I started with simple stuff – Brownies, Butter cakes and such. But there was this one dessert I had at Rhea and Kurush’s that I wanted to recreate for a long long time – Alcohol loaded Chocolate Mousse. Never had the guts to take the challenge head on because mousse can be complicated. Too hot, too cold, not airy enough, poorly whipped! A million things could go wrong.
So anyway, this weekend I decided enough was enough, and told myself the worst that could happen would be waste of eggs, cocoa, and time.
I read a lot on the internet on what to watch out for and what to avoid. With all the ingredients laid out, with proper measures, equipment set, I went about to make a Brandy laden Chocolate Mousse.
Prep time : 20 minutes
Making time: 45 minutes
Refrigeration time : 8 hours
- Cooking Chocolate – You can easily get cooking chocolate bars are super markets. Get one with higher cocoa content. Ideally 60% plus would be good.

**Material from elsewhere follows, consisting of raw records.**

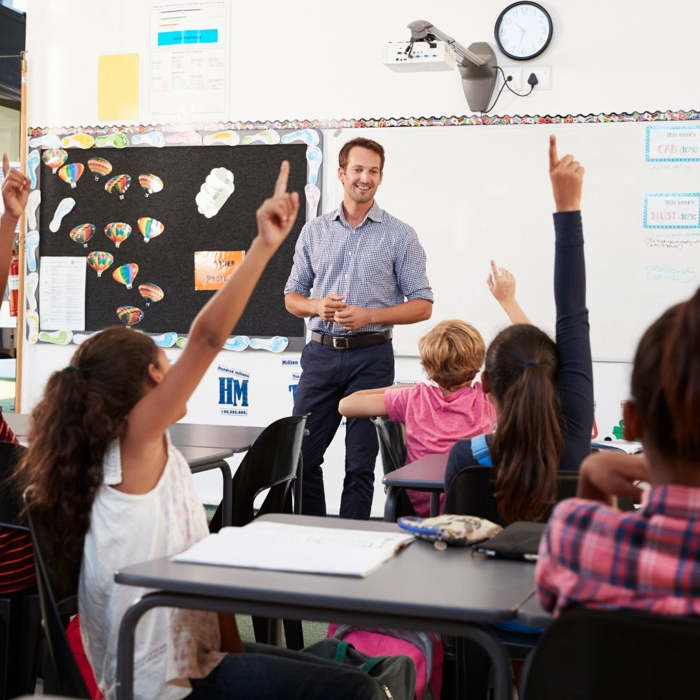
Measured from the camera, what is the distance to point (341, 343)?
434 centimetres

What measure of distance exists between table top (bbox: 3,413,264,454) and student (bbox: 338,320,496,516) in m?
0.48

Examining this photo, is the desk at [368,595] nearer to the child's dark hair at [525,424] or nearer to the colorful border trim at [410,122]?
the child's dark hair at [525,424]

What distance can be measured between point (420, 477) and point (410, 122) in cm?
315

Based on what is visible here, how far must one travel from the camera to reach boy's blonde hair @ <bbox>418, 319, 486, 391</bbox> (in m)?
3.03

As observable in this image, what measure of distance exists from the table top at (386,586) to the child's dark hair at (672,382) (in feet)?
0.91

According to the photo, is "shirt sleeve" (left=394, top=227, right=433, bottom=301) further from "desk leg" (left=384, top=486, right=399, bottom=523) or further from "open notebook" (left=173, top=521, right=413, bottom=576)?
"open notebook" (left=173, top=521, right=413, bottom=576)

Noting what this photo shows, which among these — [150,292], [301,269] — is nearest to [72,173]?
[150,292]

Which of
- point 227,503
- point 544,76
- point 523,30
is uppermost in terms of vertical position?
point 523,30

- Heavy cream – Get about 80-100 grams. This will eventually influence the creaminess of the mousse. Available at most dairies.
- 3 Eggs
- 60 gms of Sugar. My desserts are usually low on sugar and heavy on flavor. Change this quantity to suit your sweet tooth. Blend the sugar so that it is a powder. We will use these in two halfs.
- 3 tablespoon butter
- A pinch of salt.
- ¼ cup of strong espresso. I used a moka filtered espresso. You could use strong nescafe. This will add color to the mousse and also add a nice after taste.

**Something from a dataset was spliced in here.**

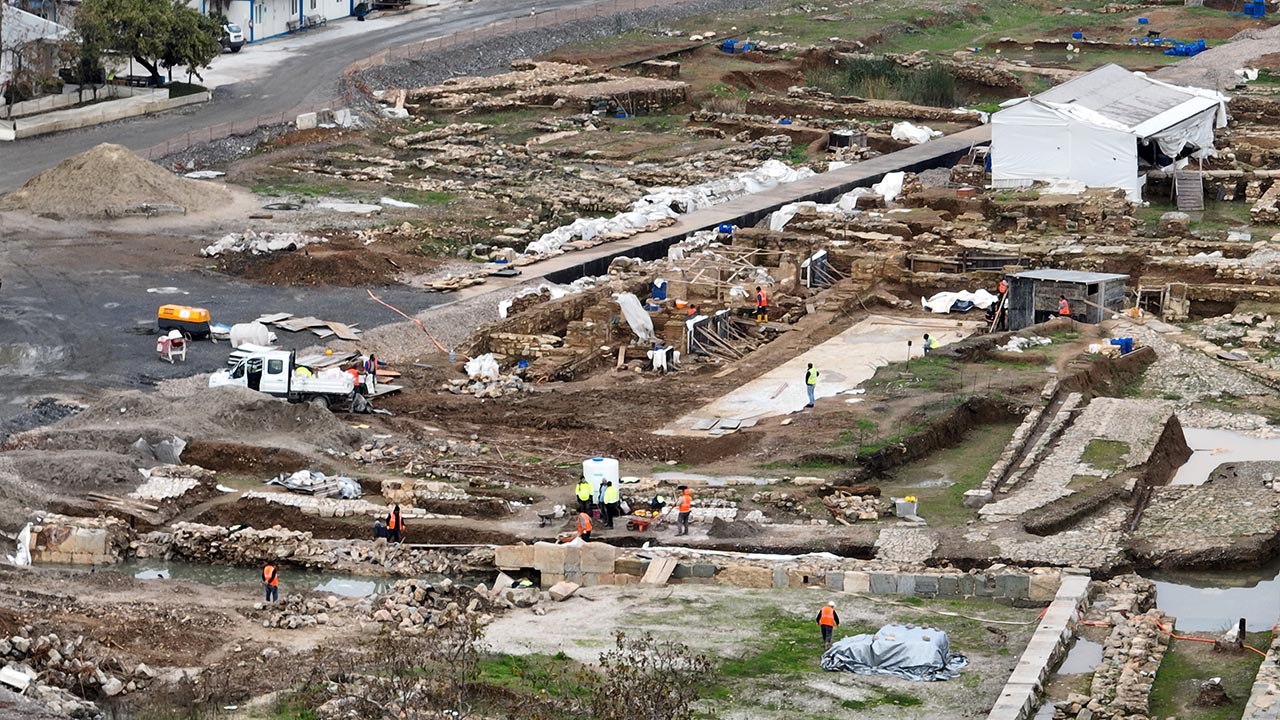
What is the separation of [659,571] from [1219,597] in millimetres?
7774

- 3-4 teaspoons of Brandy. You can use whiskey or Rum also or any other alcohol or liqueur.
- Heat some water in a wide ad deep vessel. Heat on low flame so that the water simmers, but doesn’t boil over.

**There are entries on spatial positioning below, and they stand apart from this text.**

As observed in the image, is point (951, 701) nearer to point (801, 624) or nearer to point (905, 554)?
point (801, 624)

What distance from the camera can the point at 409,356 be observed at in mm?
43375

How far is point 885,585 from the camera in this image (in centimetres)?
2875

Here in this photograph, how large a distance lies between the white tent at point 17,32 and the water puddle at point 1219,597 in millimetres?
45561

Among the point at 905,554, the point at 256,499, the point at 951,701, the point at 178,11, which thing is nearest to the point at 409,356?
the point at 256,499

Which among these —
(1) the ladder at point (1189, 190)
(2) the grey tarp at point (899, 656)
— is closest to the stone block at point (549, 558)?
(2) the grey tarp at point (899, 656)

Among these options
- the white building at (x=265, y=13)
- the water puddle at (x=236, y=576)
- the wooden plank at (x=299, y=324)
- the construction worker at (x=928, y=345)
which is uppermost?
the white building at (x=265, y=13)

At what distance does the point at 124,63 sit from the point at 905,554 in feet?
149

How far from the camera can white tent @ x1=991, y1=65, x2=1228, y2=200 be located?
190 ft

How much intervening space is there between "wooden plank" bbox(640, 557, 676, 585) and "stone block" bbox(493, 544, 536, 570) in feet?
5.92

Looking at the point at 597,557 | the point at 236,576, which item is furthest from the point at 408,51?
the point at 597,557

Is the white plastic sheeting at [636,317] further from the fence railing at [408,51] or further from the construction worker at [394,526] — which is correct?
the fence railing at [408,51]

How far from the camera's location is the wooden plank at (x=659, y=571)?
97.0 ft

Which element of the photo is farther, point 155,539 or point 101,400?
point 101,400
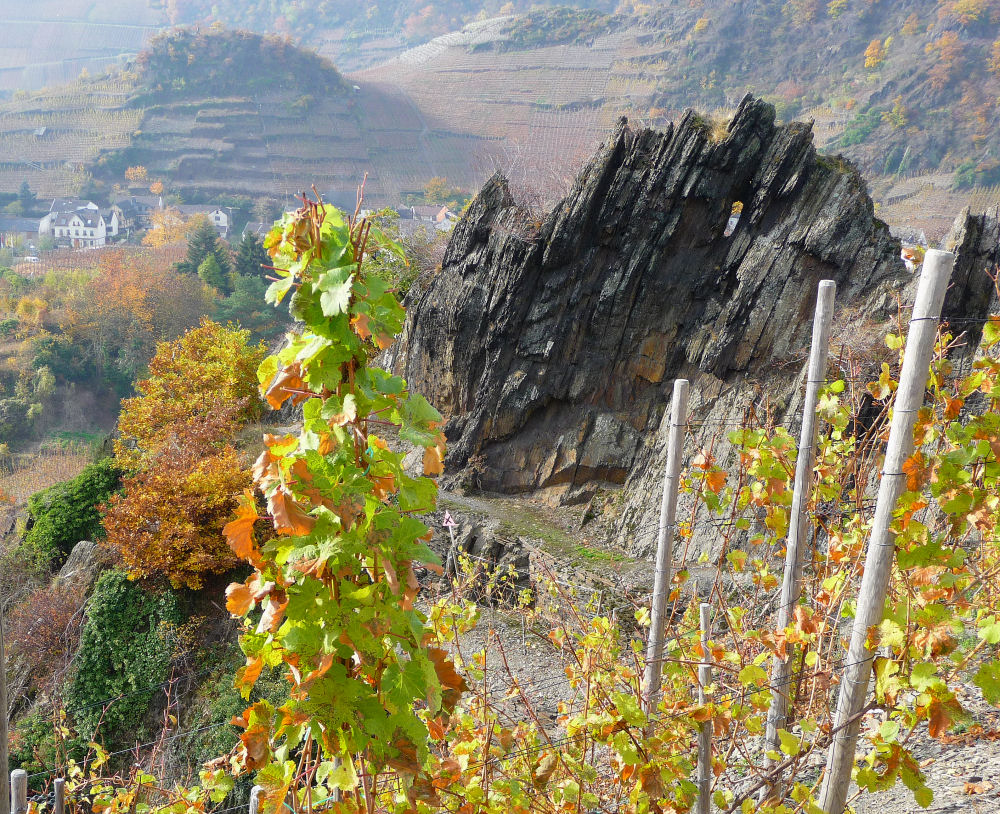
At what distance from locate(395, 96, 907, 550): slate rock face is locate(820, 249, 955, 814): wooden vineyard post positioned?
6.78 m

- Mix 1 – To a small vessel, add the cooking chocolate, butter and espresso and let it melt. Stir occasionally so that no lumps form. Taste a bit to check for flavor. Once all the items have blended to your satisfaction, keep aside. It will remain warm for some time, but you need to be quick with other blends before this mixture cools.
- Add about 3 table spoons of brandy and mix well. Remember, this is a dessert not a drink. Adding a lot of alcohol would overwhelm the taste of the chocolate and espresso. So control the urge to splash one more teaspoon of booze.
- Separate the eggs.
- Mix 2 – Beat the yolks with half of the powdered Sugar over the same pot of simmering water. Beat the mix till it becomes frothy.
- Now we need to add Mix 2 to Mix 1. Check the temperature of Mix 1 before adding Mix 2. It should be just warm and not too hot. Dab a bit of Mix 1 to your lower lip. It should feel warm. Not too hot. Not to cold.
- Gently whip the two mixes together.
- Mix 3 – Take the egg white, add a pinch of salt and blend it well. It should get slightly thick, and small peaks should form and stay. The salt will help the egg white to stabilize.
- Gently add Mix 3 to the mix formed in step 5.
- Now the heavy cream. Whip the cream till it is smooth, and nice peaks form. The ones we get from the dairy are textured and not very smooth looking. Be careful not to over whip the cream.
- Add the whipped creamto the mix. Hand blend it to smoothness.
- Pour in any serving glass of your choice and keep to refrigerate. 6-8 hours should be good enough.
You can garnish with any light fruit such as raspberries, cherries, Orange juliennes or even grated chocolate.
I always taste my mixture at every stage to get a feel of how I am going. You could try that too and see if it works for you!